Beyond facial trauma surgery, other indications of ICBCT are described in the literature [14]. Although the use of ICBCT in orthognathic surgery to date is limited, some publications have reported its usefulness: R. Seeberger et al., evaluated in 22 patients the proximal condylar segment positioning with high oblique sagittal split osteotomy with ICBCT [13]. In another study, ICBCT was used to ensure screw penetration and depth to avoid inferior alveolar nerve injury during bilateral sagittal split osteotomy [21]. However, the authors have designed and implemented an extensive check-list protocol for evaluation of ICBCT in maxilla-mandibular surgery (Fig. 3), which helps to properly evaluate intraoperative results while reduces ICBCT assessment time.
Moreover, ICBCT can be useful to look for foreign bodies, as described in patients with gunshot injuries [11]. Our sample reported one patient with a non-palpable 5mm sialolithiasis in the Wharton’s duct which was not found during surgery. An ICBCT was performed to locate its new position and then it was easily reached and removed. As in our sample, it is described the use of ICBCT in bone remodeling [17].
Similarly, there is lack of bibliography regarding other indications of ICBCT such as, reconstruction of temporomandibular joint with prosthesis and iliac bone graft, among others. However, the authors believe ICBCT with superimposition of preoperative data is useful in the abovementioned surgeries in order to check surgical accuracy.
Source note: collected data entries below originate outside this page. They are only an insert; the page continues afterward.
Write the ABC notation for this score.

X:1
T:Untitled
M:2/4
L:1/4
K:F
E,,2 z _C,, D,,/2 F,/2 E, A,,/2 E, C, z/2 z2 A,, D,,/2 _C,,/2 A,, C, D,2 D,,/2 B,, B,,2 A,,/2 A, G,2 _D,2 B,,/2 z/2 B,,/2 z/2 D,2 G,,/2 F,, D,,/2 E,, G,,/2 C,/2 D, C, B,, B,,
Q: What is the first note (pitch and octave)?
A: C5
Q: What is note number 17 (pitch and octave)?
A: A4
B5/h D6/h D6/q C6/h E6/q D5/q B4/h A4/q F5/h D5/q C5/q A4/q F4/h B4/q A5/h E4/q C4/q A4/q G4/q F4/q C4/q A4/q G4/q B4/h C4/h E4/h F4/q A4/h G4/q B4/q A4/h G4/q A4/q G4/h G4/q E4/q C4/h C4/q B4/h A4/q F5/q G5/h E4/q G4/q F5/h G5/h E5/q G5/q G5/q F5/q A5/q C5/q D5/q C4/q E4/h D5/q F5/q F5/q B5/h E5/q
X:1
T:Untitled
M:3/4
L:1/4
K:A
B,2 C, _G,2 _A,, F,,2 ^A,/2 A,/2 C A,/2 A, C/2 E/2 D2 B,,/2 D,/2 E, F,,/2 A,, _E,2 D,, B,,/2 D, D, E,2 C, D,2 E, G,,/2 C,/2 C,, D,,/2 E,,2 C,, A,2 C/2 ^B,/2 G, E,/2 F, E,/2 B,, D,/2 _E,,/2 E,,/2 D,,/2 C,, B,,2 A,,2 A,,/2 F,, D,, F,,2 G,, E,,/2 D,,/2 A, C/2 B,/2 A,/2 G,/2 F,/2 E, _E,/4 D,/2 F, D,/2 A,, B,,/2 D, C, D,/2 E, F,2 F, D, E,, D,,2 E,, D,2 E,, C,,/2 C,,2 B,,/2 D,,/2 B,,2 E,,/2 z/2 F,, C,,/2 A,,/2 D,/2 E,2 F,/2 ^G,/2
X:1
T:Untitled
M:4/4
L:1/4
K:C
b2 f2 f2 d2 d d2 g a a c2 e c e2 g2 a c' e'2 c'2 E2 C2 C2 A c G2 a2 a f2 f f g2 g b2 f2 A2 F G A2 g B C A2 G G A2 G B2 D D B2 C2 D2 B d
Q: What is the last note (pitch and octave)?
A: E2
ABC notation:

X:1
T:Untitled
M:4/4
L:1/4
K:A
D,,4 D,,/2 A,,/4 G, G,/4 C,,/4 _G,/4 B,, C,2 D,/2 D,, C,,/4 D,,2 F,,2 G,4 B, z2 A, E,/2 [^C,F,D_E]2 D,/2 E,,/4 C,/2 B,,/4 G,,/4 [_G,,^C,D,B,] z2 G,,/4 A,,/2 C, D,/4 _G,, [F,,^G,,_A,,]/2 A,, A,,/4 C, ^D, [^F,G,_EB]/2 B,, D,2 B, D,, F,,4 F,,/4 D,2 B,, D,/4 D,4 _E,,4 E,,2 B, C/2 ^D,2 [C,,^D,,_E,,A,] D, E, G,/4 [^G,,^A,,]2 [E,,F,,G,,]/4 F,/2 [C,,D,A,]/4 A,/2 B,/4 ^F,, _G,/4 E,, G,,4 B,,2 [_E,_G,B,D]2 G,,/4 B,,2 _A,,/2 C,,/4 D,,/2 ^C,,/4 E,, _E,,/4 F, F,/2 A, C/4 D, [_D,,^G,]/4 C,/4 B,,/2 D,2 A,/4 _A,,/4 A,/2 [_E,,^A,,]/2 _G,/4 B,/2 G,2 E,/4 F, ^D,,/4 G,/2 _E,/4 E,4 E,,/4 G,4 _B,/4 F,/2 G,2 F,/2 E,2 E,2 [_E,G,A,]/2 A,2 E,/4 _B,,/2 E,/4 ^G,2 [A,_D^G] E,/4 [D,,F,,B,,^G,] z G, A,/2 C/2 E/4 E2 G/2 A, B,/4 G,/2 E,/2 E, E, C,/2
On the other hand, ICBCT entails two main concerns: radiation exposure and additional operative time. First, radiation dosage for a maxillofacial fan beam CT scan is approximately 2–5 mSv and for a CBCT scan is approximately 0.35 mSv [22]. In the present study, a low-dose protocol was performed, with doses of 0.56 mSv for each CBCT. Indeed, those patients who did not undergo an intraoperative CBCT, underwent a control postoperative CBCT scan, with a radiation dose of 1.31mSv. Second, although the additional operative time has not been recorded in the present study, it is described an average additional time between 14.9 and 18.5 minutes [18, 20]. However, in some situations where not a direct vision of the surgical field is provided, an ICBCT might reduce the operative time.
To sum up, based on this study and on the reviewed literature, the main advantages of ICBCT were 1) detecting and solving problems during the surgery, decreasing the need for additional secondary corrective surgeries; 2) direct field visualization might be reduced because surgical results can be checked intraoperatively, thus avoiding extensive surgical approaches; 3) imaging bone with high quality, comparable to conventional ICT, with low level of metal artifacts [15]; 4) low radiation exposure [22]; 5) if superimposition of preoperative data, minor adjustments can be done and a higher degree of accuracy can be reached. The main disadvantages of ICBCT were 1) limitations for soft tissue imaging; 2) although low radiation exposure, it is not a harmless method; 3) increasing operative time, although slight; 4) elevated costs, being difficult to establish the device in most hospitals.
The study has some limitations, such as it is a retrospective study, with the inherent bias involved. Moreover, imaging acquisition time was not been recorded.
Further high-quality prospective randomized clinical trials, with bigger sample size investigations in this topic are needed, as well as its combination with other new technologies such as intraoperative navigation and updated ICBCT indications and guidelines. ICBCT has a role not only in facial trauma, but also in orthognathic surgery and other maxillofacial pathologies. While adding a few minutes in operative time, it provides invaluable intraoperative information that can significantly lower the threshold for a surgical revision. In combination with superimposition of preoperative data, it potentially increases surgical precision.